**Text segment:**
Campaigner Richard Taylor, the father of Damilola Taylor who was killed in Peckham in 2000 aged ten, has died.
The trials that followed Damilola’s death gripped the nation for years, with his killers finally convicted in 2006.
Who was Damilola Taylor?

Damilola Taylor, born in Lagos, Nigeria, moved to the UK with his brother, sister and mother in the summer of 2000.
The family had moved to London in search of a better life and treatment for his sister Gbemi who had epilepsy.
At 4.41pm on November 27, 2000, he left Peckham Library having attended an after-school computer club.
These were his last moments. Soon after, he was discovered on a stairwell in a pool of his own blood on the North Peckham Estate.
He’d been slashed with a broken bottle which severed an artery in his left thigh. He was pronounced dead after being taken to King’s College Hospital.
A trail of blood from the wound in his leg led from the stairwell to Blakes Road where police believed the attack took place.
He was just ten days away from celebrating his 11th birthday when he was killed.
Who were his killers?

His killers, brothers Ricky and Danny Preddie, were aged twelve and thirteen at the time.
They were eventually convicted of manslaughter – but only six years later and after three trials.
The troubled youths, who had been in and out of children’s homes, were suspects from the outset.
But despite Operation Seale, a police investigation involving 120 officers, the brothers weren’t even prosecuted during the first trial due to a lack of forensic evidence.
What happened in court?

The first trial
Initially, a group of four people, which didn’t include the Preddie brothers, stood trial.
The four youths – one aged fourteen, two fifteen-year-old brothers and a sixteen-year-old – were charged with murder and assault with intent to rob in June 2001, seven months after Damilola was killed.

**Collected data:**
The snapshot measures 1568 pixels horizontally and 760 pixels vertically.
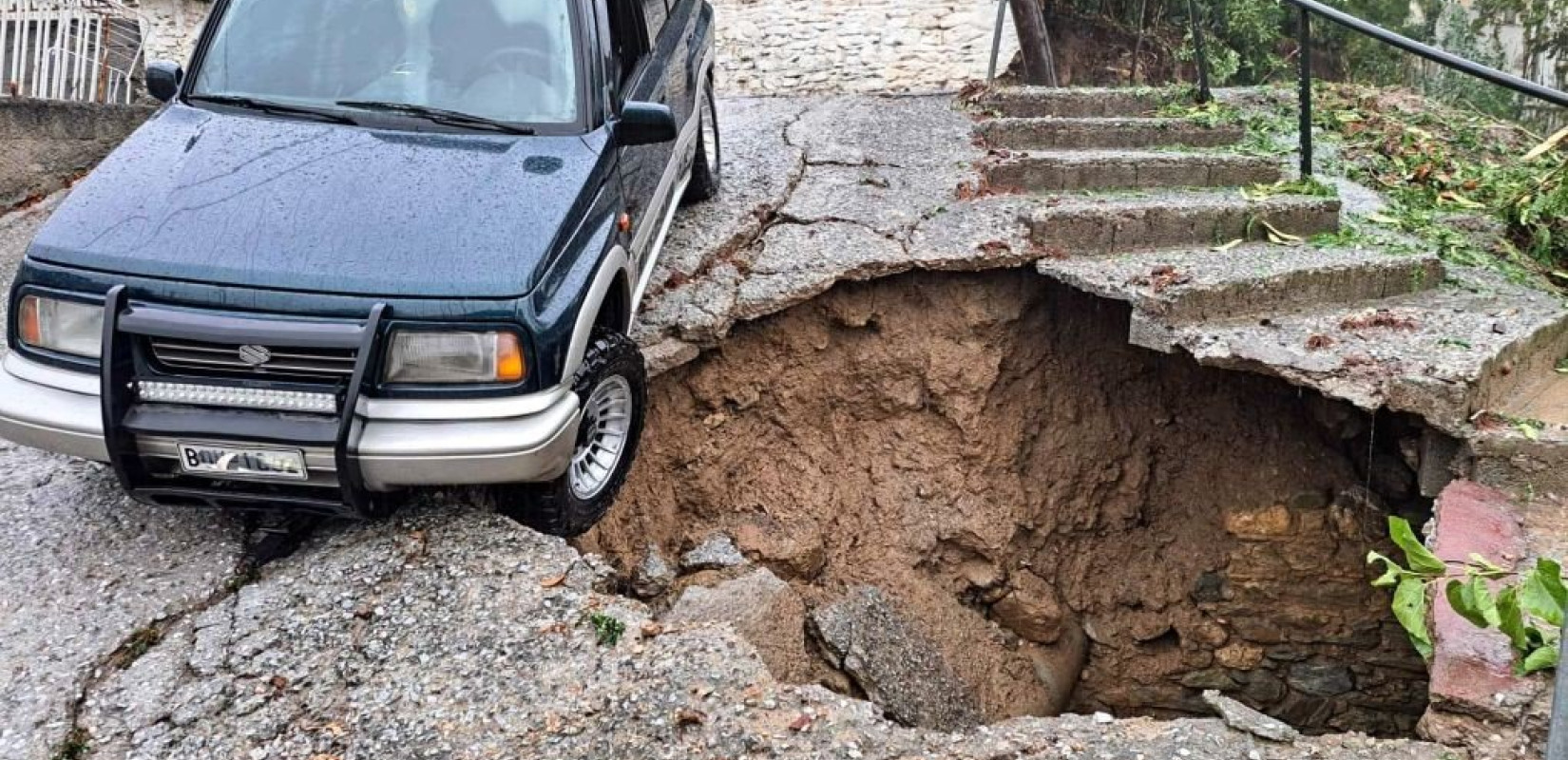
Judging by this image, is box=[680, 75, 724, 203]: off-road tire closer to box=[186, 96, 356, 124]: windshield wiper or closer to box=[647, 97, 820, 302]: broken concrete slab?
box=[647, 97, 820, 302]: broken concrete slab

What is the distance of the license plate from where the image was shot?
3.52m

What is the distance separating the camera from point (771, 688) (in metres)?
3.35

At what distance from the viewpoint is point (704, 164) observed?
21.3 ft

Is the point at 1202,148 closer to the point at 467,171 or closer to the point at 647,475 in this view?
the point at 647,475

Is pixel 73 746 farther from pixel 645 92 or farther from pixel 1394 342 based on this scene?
pixel 1394 342

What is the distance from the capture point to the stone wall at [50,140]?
807 centimetres

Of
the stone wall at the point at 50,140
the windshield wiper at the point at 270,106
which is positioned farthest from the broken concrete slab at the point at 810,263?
the stone wall at the point at 50,140

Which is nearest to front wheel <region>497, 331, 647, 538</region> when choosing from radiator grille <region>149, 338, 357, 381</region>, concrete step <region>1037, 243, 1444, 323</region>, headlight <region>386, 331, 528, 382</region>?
headlight <region>386, 331, 528, 382</region>

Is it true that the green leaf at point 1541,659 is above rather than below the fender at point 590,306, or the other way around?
below

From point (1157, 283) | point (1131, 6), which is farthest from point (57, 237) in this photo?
point (1131, 6)

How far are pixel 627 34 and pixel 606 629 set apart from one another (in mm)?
2816

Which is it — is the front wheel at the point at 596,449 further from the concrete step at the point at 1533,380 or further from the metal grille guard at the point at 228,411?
the concrete step at the point at 1533,380

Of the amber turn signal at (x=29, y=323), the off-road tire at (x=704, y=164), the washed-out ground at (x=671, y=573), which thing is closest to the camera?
the washed-out ground at (x=671, y=573)

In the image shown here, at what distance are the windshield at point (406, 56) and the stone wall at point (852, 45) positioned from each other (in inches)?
275
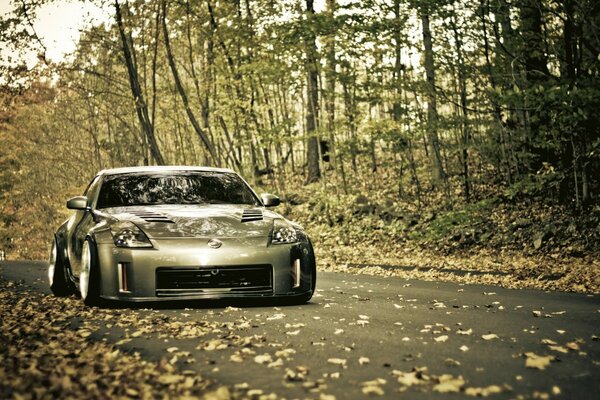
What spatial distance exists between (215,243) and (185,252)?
0.33 metres

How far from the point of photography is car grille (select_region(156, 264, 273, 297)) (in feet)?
24.4

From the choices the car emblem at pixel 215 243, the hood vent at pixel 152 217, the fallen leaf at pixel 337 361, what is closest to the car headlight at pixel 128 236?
the hood vent at pixel 152 217

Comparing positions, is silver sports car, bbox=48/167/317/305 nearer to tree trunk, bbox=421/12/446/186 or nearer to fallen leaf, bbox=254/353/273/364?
fallen leaf, bbox=254/353/273/364

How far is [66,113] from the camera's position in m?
42.2

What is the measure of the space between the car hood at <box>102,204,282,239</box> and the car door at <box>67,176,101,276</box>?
0.37 meters

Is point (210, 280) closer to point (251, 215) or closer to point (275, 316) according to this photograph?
point (275, 316)

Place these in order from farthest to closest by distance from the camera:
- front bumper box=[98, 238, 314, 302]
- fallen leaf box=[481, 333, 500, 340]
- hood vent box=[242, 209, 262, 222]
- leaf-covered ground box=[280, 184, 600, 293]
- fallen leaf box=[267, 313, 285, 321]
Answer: leaf-covered ground box=[280, 184, 600, 293]
hood vent box=[242, 209, 262, 222]
front bumper box=[98, 238, 314, 302]
fallen leaf box=[267, 313, 285, 321]
fallen leaf box=[481, 333, 500, 340]

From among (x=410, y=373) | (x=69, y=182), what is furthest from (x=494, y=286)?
(x=69, y=182)

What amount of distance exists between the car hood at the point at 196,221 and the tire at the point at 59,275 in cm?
196

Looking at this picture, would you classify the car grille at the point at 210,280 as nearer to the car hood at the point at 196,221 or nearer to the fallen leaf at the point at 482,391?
the car hood at the point at 196,221

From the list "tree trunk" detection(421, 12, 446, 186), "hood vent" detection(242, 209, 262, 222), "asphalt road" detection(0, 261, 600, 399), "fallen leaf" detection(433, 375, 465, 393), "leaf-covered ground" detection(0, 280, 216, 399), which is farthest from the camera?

**Problem description:** Can you output everything in the Damilola Taylor article from "Damilola Taylor, born" down to "were his killers?", copied word for word?

**Expected answer:**
Damilola Taylor, born in Lagos, Nigeria, moved to the UK with his brother, sister and mother in the summer of 2000.
The family had moved to London in search of a better life and treatment for his sister Gbemi who had epilepsy.
At 4.41pm on November 27, 2000, he left Peckham Library having attended an after-school computer club.
These were his last moments. Soon after, he was discovered on a stairwell in a pool of his own blood on the North Peckham Estate.
He’d been slashed with a broken bottle which severed an artery in his left thigh. He was pronounced dead after being taken to King’s College Hospital.
A trail of blood from the wound in his leg led from the stairwell to Blakes Road where police believed the attack took place.
He was just ten days away from celebrating his 11th birthday when he was killed.
Who were his killers?